## Excerpted passage
%%
345 F.2d 897
Hazel H. PERRY, individually and as guardian and next friend of Nancy Elizabeth Perry, Ronald Keith Perry, and Glen Ellen Perry, infants, et al., Appellants,
v.
Wilson Campbell McVEY, Appellee.
No. 9686.
United States Court of Appeals Fourth Circuit.
Argued January 8, 1965.
Decided May 13, 1965.
Edward C. Donahue, Takoma Park, Md. (William A. Ehrmantraut, John J. Mitchell, Takoma Park, Md., and Weinberg & Weinberg, Frederick, Md., on brief), for appellants.
Herbert F. Murray, Baltimore, Md. (Clater W. Smith and George Beall, Baltimore, Md., on brief), for appellee.
Before SOBELOFF and BOREMAN, Circuit Judges, and HUTCHESON, District Judge.
SOBELOFF, Circuit Judge:
In this diversity action arising out of a fatality on U. S. Route #1 south of the town limits of Laurel, Maryland, our particular concern is with the application of the Maryland law of contributory negligence and last clear chance.
About 8:30 p. m. on March 23, 1962, the defendant, Lieutenant Wilson McVey of the Maryland State Police, travelling alone in a police car in a southerly direction en route to his home in College Park, Maryland, struck and killed a pedestrian, Abney Perry, who was crossing the road from east to west. The decedent's wife and children and his employer's compensation carrier brought suit in the District Court, and the case was tried to a jury. Both plaintiffs' decedent and the defendant were expressly found to have been negligent, and judgment was accordingly entered for the defendant. The plaintiffs' appeal assigns as error the District Court's submission to the jury of the issue of contributory negligence as well as its refusal of the instruction requested by the plaintiffs on the theory of last clear chance.
Route #1 at the place where the defendant's automobile struck the pedestrian is a four-lane macadam highway, forty-seven feet wide with two lanes each for northbound and southbound traffic. A double solid white line divides north from southbound traffic, and dotted white lines separate the two lanes going in the same direction. In the general vicinity the speed limit is fifty miles per hour.
On the east side of Route #1 near the point of impact is a truck area identified as the Transit Truck Center, and west of the roadway is another truck area known as the Carolina Truck Stop. From the site of the collision to a point 475 to 500 feet to the north, the roadway is level and straight and the view clear. Still further north, the southbound lanes have an upgrade incline, so that one driving southward from Laurel does not have a clear view of the place where the fatality happened until he comes within 475 to 500 feet of it at the brow of the hill. There are, however, signs on the hill for southbound traffic indicating "Truck Crossing Area" and "Slow," giving additional warning to the driver that he is approaching an area in which special care should be taken.
The decedent, wearing a truck driver's uniform of dark color, left the Transit Truck Stop on the east side to cross the highway. Several witnesses testified that the location in question was in dark shadow, a condition aggravated by over-lighting at the Transit Truck Stop.
Lieutenant McVey admitted that he was familiar with this portion of the highway, having passed it on his way to and from work for the past twenty-four years. He was aware that there were truck stops on both sides of the road and that the lighting on the west side was extremely poor because of the glare from the east. The defendant's account is that he was in the slow, or curb, lane for southbound traffic from the time he reached the brow of the hill until he struck Perry, and that there were no vehicles in front, behind, or abreast of him in the southbound lanes. He was using his low beams and travelling about forty-five miles per hour.
%%
## Requirements
(1) Reproduce everything in the Perry v. McVey court opinion from "Edward C. Donahue, Takoma" down to "and last clear chance.".
(2) Resume the Perry v. McVey court opinion with the sentence that follows its final line.

## Data rows
%%
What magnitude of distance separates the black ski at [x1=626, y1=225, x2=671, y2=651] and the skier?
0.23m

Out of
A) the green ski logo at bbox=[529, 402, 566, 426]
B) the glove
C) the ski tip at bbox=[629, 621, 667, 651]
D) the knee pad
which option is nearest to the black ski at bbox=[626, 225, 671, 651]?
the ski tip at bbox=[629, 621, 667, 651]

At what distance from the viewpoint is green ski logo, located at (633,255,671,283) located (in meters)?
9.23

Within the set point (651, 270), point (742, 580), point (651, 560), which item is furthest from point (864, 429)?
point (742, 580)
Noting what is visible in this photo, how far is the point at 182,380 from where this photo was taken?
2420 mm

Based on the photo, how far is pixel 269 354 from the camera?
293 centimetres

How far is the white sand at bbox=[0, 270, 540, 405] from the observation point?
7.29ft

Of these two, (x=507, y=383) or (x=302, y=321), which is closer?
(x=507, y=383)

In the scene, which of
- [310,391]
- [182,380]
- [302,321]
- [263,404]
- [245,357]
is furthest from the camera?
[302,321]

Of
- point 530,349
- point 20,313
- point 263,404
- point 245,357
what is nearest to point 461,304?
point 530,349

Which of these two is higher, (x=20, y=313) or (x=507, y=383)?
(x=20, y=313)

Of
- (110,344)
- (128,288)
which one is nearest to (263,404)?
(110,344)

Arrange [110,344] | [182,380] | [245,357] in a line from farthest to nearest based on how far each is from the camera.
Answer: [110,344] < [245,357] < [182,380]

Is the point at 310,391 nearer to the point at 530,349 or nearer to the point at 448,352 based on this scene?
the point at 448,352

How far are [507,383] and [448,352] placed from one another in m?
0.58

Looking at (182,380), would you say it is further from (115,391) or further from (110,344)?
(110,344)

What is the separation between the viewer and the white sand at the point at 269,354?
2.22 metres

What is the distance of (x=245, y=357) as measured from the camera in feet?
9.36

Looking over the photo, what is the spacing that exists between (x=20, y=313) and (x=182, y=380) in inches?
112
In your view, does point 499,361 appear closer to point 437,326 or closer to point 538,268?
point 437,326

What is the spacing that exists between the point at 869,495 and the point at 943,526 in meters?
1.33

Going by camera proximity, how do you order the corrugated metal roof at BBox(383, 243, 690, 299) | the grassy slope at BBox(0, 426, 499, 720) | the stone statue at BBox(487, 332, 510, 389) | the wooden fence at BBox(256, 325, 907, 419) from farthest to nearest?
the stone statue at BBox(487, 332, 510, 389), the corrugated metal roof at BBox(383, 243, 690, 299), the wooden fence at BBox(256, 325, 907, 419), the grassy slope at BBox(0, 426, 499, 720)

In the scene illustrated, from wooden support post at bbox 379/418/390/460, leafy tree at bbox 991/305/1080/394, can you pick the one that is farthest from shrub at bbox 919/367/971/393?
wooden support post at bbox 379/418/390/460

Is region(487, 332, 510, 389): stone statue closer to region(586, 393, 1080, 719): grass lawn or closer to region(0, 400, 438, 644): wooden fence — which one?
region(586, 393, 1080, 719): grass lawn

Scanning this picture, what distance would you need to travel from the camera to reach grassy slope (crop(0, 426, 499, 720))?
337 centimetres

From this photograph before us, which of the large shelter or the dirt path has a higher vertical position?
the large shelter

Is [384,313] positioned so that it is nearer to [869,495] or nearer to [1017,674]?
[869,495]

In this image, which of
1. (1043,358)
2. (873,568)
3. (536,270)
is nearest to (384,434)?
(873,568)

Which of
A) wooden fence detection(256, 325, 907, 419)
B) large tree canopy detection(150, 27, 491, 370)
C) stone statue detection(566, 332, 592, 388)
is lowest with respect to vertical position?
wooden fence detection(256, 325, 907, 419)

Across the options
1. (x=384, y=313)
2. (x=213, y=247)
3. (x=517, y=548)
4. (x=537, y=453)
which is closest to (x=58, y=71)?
%%
## Results
(1)
Edward C. Donahue, Takoma Park, Md. (William A. Ehrmantraut, John J. Mitchell, Takoma Park, Md., and Weinberg & Weinberg, Frederick, Md., on brief), for appellants.
Herbert F. Murray, Baltimore, Md. (Clater W. Smith and George Beall, Baltimore, Md., on brief), for appellee.
Before SOBELOFF and BOREMAN, Circuit Judges, and HUTCHESON, District Judge.
SOBELOFF, Circuit Judge:
In this diversity action arising out of a fatality on U. S. Route #1 south of the town limits of Laurel, Maryland, our particular concern is with the application of the Maryland law of contributory negligence and last clear chance.

(2)
According to the defendant, he never saw Perry before the collision and became aware of his presence only when he heard a "thud." He added, "I could have avoided that man if I had seen him."
Franklin Jarrell, an employee of the Transit Truck Stop, left the Carolina Restaurant on the west side of the highway and was crossing over to his place of employment when he met Perry, who was walking in the opposite direction. Jarrell's testimony as to the spot in the roadway where he first saw Perry was inconsistent, naming at different times (1) the middle of the northbound lanes, (2) the center of the roadway at the double white lines, and (3) the southbound lane at the westernmost edge of the road. Jarrell stated that when he came within three or four feet of the east edge of the road he noticed the defendant's vehicle southbound in the slow or curb lane approaching at seventy to seventy-five miles per hour, and he continued to observe it. Just before Perry was struck Jarrell turned and saw him standing about two feet east of the dotted dividing line between the two southbound lanes. The defendant's car, which at this time was approximately twenty to thirty feet from Perry, swerved into the other, or fast, southbound lane. Jarrell did not actually see McVey's vehicle strike Perry, but testified that he heard the brakes applied just as the car struck Perry. He further said that he did not have time to warn Perry of the onrushing automobile.
Lieutenant Noble Collison of the Maryland State Police force conducted the police investigation of the accident. Upon his study of debris and broken glass, he gave it as his conclusion that Perry was struck at a point four feet from the western edge of the roadway in the outside or slow curb lane of southbound traffic.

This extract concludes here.